Two researchers have discovered our beloved fairy tales are much older than we thought- they say one even dates back to the Bronze Age.
Sara Graca da Silva, and Jamshid Tehrani used tactics usually employed by biologists to form a phylogenetic tree of common fairy tales and myths, and found many of them seem to be much older than originally thought. Graca da Silva, a folklorist with New University of Lisbon, and Tehrani, an anthropologist with Durham University, built these phylogenetic trees to track linguistic patterns and attributes to their origin.
They began with 275 fairy tales, each one rooted in magic, and narrowed the list down to 76 basic stories or legends.
They then began building trees based on Indo-European languages, some of which have long been extinct. By doing this, the researchers discovered evidence that certain fairy tales, like Jack and the Beanstalk, were rooted in other stories. They also found that these stories could be traced back to the period when Eastern and Western Indo-European languages split, approximately 5,000 years ago, predating the Bible and Greek myths.
The analysis showed Beauty And The Beast and Rumpelstiltskin to be around 4,000 years old. But that’s nothing compared to the 6,000 year old tale of The Smith And The Devil; a story about a blacksmith who sells his soul to the Devil in exchange for unmatched smithing powers and who uses them to pin the Devil down, allowing the smith to keep his soul and his new abilities.
“We find it pretty remarkable these stories have survived without being written,” says Tehrani. “They have been told since before even English, French and Italian existed. They were probably told in an extinct Indo-European language.”
150 years ago, Jacob and Wilhelm Grimm believed the same thing, even though that opinion wasn’t a highly-favoured one. The Grimm brothers were fascinated by the history of the stories they shared, and thought many of the ones they popularized, such as Red Riding Hood, Hansel and Gretel, and Snow White, shared a history rich in culture dating back to the induction of the Indo-European language.
Tehrani says, “We can come firmly down on the side of Wilhelm Grimm. Some of these stories go back much further than the earliest literary record and indeed further back than Classical mythology – some versions of these stories appear in Latin and Greek texts – but our findings suggest they are much older than that.”

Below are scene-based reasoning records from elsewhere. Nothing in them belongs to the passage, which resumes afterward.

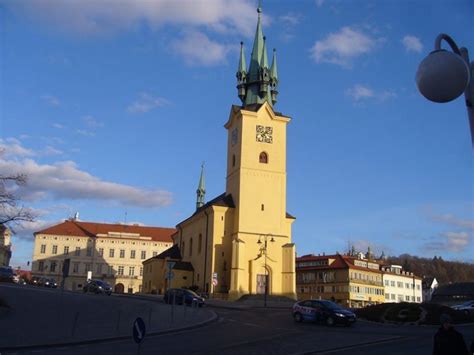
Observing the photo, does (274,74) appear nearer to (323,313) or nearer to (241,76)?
(241,76)

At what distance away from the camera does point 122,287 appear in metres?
111

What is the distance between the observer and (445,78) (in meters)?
5.52

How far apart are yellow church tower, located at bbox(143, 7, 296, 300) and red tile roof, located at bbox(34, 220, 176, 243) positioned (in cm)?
5301

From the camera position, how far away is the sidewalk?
19547mm

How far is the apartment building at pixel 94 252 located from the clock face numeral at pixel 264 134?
59.8 m

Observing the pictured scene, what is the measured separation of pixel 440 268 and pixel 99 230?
106 m

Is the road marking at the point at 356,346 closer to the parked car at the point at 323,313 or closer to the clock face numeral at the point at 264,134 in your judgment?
the parked car at the point at 323,313

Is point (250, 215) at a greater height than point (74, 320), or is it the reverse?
point (250, 215)

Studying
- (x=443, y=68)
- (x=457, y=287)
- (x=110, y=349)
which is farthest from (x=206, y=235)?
(x=443, y=68)

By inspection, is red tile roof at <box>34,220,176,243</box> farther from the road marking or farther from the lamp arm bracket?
the lamp arm bracket

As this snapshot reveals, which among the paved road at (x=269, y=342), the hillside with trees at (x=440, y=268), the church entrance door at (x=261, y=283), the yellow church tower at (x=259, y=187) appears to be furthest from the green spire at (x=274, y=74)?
the hillside with trees at (x=440, y=268)

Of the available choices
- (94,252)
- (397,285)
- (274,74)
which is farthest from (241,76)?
(397,285)

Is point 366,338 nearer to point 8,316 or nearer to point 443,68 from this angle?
point 8,316

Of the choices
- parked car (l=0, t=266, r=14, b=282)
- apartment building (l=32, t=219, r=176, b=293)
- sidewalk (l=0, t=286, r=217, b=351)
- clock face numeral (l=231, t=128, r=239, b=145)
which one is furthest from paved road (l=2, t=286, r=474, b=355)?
apartment building (l=32, t=219, r=176, b=293)
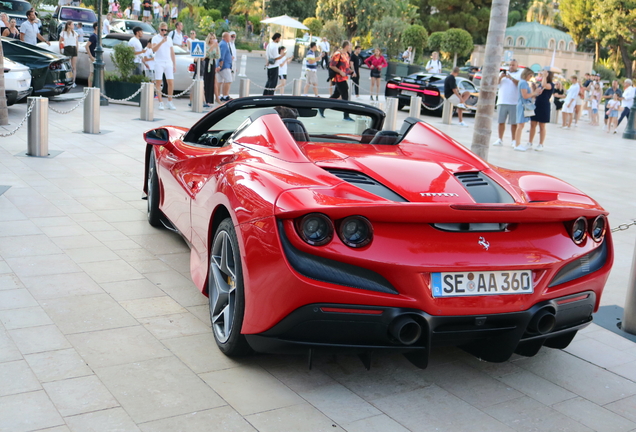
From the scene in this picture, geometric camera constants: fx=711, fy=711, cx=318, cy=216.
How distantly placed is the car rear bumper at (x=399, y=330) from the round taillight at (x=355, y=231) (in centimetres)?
28

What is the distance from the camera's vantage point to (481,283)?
329 cm

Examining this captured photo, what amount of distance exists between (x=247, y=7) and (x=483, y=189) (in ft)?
192

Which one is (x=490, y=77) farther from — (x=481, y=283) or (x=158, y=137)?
(x=481, y=283)

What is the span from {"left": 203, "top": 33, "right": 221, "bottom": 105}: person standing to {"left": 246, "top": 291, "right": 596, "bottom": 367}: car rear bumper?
15.1 m

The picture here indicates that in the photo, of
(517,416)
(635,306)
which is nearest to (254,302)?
(517,416)

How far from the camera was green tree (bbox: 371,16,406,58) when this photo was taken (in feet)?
157

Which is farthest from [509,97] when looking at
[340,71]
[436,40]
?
[436,40]

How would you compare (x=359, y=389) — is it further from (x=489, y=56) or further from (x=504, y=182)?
(x=489, y=56)

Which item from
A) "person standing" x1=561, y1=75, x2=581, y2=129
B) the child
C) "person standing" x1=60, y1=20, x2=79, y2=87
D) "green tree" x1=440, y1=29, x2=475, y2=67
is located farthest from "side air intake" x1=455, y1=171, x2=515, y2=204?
"green tree" x1=440, y1=29, x2=475, y2=67

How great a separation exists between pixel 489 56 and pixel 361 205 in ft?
24.8

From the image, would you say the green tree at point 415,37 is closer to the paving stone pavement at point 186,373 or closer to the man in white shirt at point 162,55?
the man in white shirt at point 162,55

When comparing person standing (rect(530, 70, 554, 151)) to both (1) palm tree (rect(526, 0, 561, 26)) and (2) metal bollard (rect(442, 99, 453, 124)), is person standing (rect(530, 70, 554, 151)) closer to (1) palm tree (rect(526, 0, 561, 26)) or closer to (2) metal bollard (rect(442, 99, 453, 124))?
(2) metal bollard (rect(442, 99, 453, 124))

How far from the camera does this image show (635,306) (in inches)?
184

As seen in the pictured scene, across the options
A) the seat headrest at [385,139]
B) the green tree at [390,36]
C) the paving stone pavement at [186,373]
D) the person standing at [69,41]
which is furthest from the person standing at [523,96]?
the green tree at [390,36]
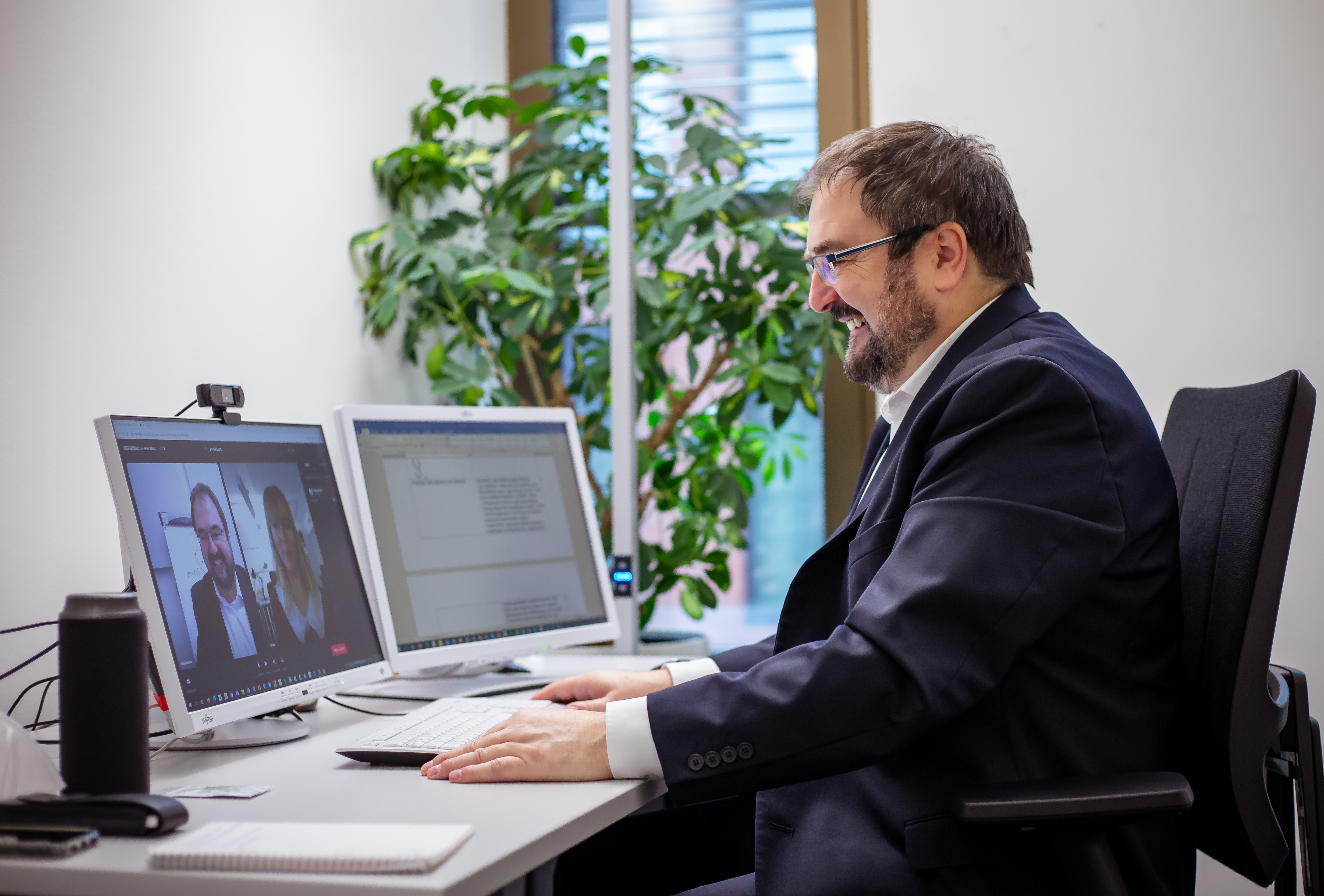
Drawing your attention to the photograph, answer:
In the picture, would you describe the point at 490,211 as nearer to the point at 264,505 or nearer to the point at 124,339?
the point at 124,339

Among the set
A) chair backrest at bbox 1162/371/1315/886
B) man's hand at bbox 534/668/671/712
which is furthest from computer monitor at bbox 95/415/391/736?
chair backrest at bbox 1162/371/1315/886

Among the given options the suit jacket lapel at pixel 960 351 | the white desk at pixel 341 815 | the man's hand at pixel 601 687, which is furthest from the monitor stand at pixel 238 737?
the suit jacket lapel at pixel 960 351

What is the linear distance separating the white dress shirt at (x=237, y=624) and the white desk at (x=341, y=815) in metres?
0.12

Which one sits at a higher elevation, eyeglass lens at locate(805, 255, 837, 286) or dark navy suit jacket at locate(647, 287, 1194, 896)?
eyeglass lens at locate(805, 255, 837, 286)

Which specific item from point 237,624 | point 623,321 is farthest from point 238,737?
point 623,321

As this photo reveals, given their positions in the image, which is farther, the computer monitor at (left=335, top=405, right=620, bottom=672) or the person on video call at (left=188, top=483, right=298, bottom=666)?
the computer monitor at (left=335, top=405, right=620, bottom=672)

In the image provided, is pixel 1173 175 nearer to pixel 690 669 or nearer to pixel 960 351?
pixel 960 351

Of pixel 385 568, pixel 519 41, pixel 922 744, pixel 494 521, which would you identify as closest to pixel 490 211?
pixel 519 41

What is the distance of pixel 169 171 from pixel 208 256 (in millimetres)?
150

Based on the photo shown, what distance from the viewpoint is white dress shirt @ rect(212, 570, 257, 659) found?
1167mm

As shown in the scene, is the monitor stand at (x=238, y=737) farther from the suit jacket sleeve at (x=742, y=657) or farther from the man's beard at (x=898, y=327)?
the man's beard at (x=898, y=327)

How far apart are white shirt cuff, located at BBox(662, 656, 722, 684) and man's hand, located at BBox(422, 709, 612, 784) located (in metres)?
0.40

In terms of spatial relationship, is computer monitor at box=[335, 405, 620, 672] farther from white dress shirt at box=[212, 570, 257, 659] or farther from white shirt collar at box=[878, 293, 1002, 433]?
white shirt collar at box=[878, 293, 1002, 433]

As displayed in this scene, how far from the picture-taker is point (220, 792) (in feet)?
3.18
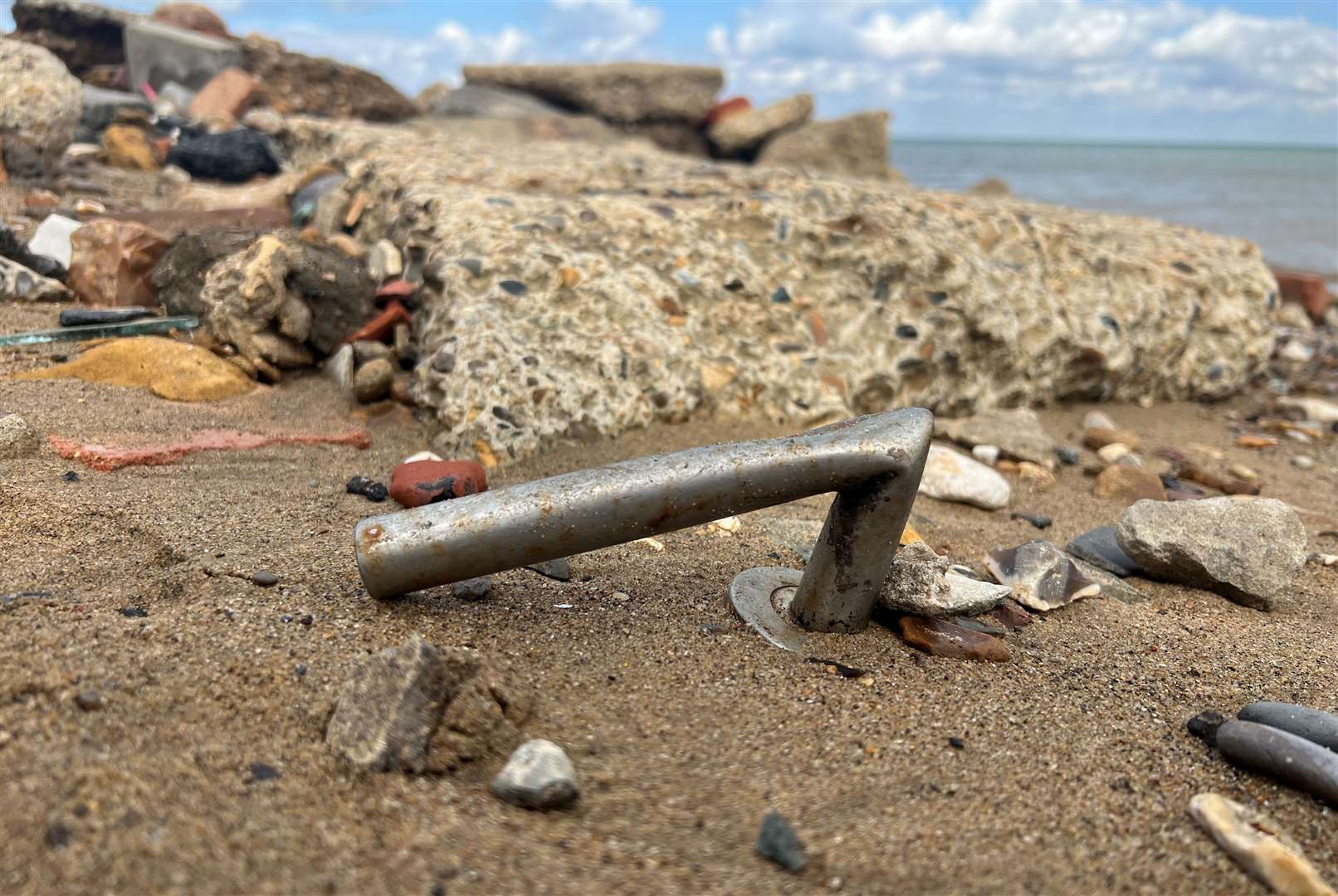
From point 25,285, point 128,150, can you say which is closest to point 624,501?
point 25,285

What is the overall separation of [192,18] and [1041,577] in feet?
41.1

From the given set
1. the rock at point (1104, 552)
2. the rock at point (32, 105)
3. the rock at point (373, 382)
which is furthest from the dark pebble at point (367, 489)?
the rock at point (32, 105)

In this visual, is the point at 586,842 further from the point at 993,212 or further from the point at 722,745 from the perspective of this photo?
the point at 993,212

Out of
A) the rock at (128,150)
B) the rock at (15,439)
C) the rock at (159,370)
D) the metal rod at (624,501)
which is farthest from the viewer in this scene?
the rock at (128,150)

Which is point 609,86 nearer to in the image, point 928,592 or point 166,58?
point 166,58

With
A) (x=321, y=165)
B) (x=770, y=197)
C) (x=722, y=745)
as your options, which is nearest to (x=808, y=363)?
(x=770, y=197)

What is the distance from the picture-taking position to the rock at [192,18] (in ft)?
38.1

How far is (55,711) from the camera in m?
1.57

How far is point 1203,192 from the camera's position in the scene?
2092cm

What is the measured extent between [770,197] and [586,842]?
3.45 metres

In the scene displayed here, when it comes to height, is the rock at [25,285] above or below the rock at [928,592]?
above

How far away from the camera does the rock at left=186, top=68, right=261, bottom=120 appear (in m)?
8.68

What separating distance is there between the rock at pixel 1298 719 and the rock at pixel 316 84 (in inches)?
393

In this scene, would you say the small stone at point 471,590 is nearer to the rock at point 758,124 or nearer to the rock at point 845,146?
the rock at point 845,146
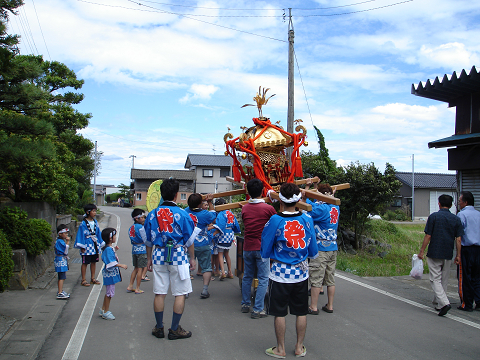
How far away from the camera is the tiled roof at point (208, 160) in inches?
1901

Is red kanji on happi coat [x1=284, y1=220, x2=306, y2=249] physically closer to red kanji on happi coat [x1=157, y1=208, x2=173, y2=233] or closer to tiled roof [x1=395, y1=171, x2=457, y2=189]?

The complete study can be found in the Royal Society Open Science Journal, and fully explains the processes conducted to reach these conclusions.
Dr. Tehrani explained: “We used a toolkit that we borrowed from evolutionary biology called phylogenetic comparative methods. This enables you to reconstruct the past in the absence of physical evidence.
“We’ve excavated information about our story-telling history, using information that’s been preserved through the mechanism of inheritance, so in that sense they embody their own history.
“By comparing the folk tales that we find in different cultures and knowing something about the historical relationships among those cultures, we can make inferences about the stories that would have been told by their common ancestors.”